Hanneke, Steve; Yang, Liu. Surrogate losses in passive and active learning. Electron. J. Statist. 13 (2019), no. 2, 4646--4708. doi:10.1214/19-EJS1635. https://projecteuclid.org/euclid.ejs/1573635664

#### References

• [1] K. S. Alexander. Rates of growth and sample moduli for weighted empirical processes indexed by sets., Probability Theory and Related Fields, 75:379–423, 1987.
• [2] D. Angluin and P. Laird. Learning from noisy examples., Machine Learning, 2:343–370, 1988.
• [3] J.-Y. Audibert and A. B. Tsybakov. Fast learning rates for plug-in classifiers., The Annals of Statistics, 35(2):608–633, 2007.
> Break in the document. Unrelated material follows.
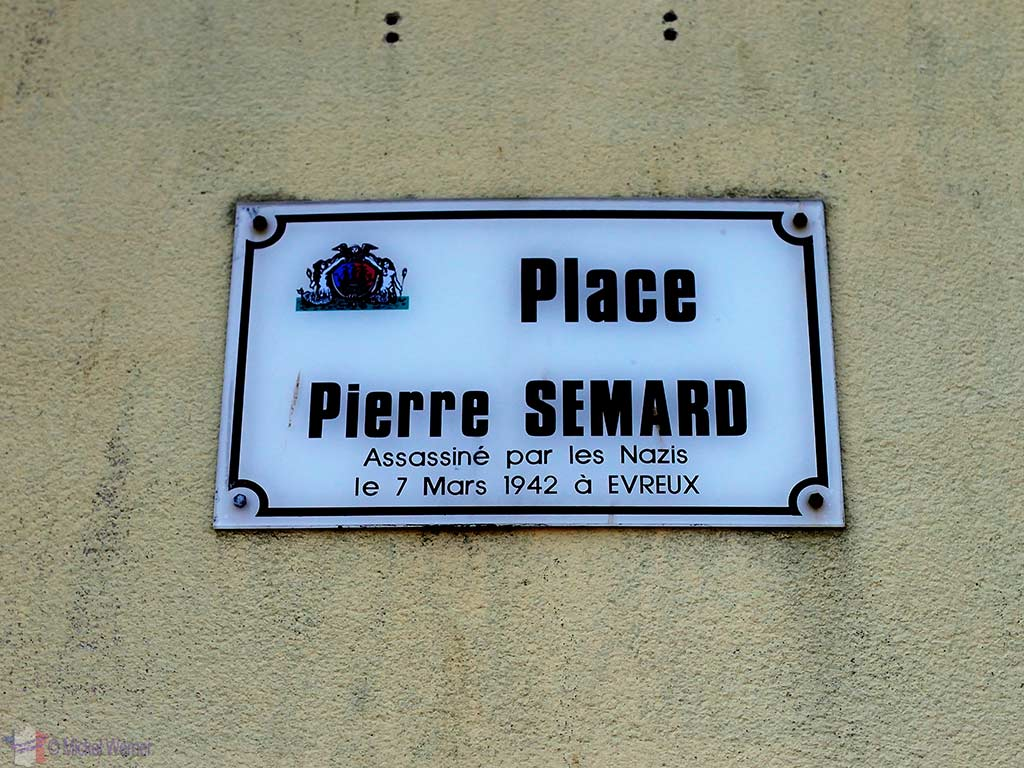 Square named after Pierre Semard, killed by the Germans during WWII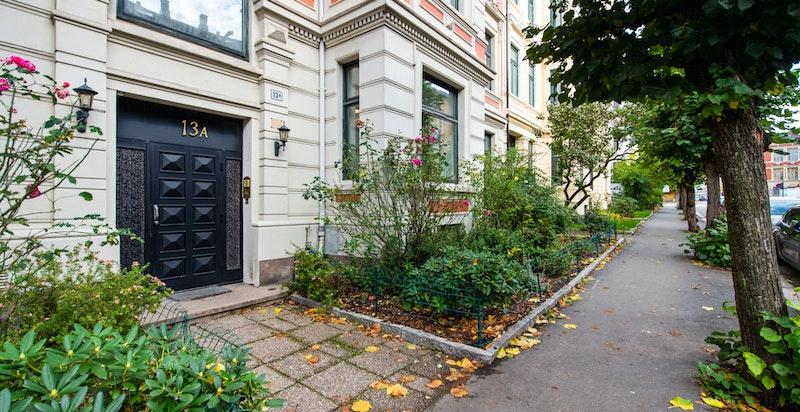 Velkommen til denne gjennomgående og fine 5-roms selveierleiligheten, attraktivt beliggende på populære Frogner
• [4] M.-F. Balcan, A. Beygelzimer, and J. Langford. Agnostic active learning., Journal of Computer and System Sciences, 75(1):78–89, 2009.
• [5] M.-F. Balcan, S. Hanneke, and J. W. Vaughan. The true sample complexity of active learning., Machine Learning, 80(2–3):111–139, 2010.
• [6] P. Bartlett, M. I. Jordan, and J. McAuliffe. Convexity, classification, and risk bounds., Journal of the American Statistical Association, 101:138–156, 2006.
• [7] P. L. Bartlett and S. Mendelson. Rademacher and Gaussian complexities: Risk bounds and structural results., Journal of Machine Learning Research, 3(11):463–482, 2002.
• [8] P. L. Bartlett, O. Bousquet, and S. Mendelson. Local Rademacher complexities., The Annals of Statistics, 33(4) :1497–1537, 2005.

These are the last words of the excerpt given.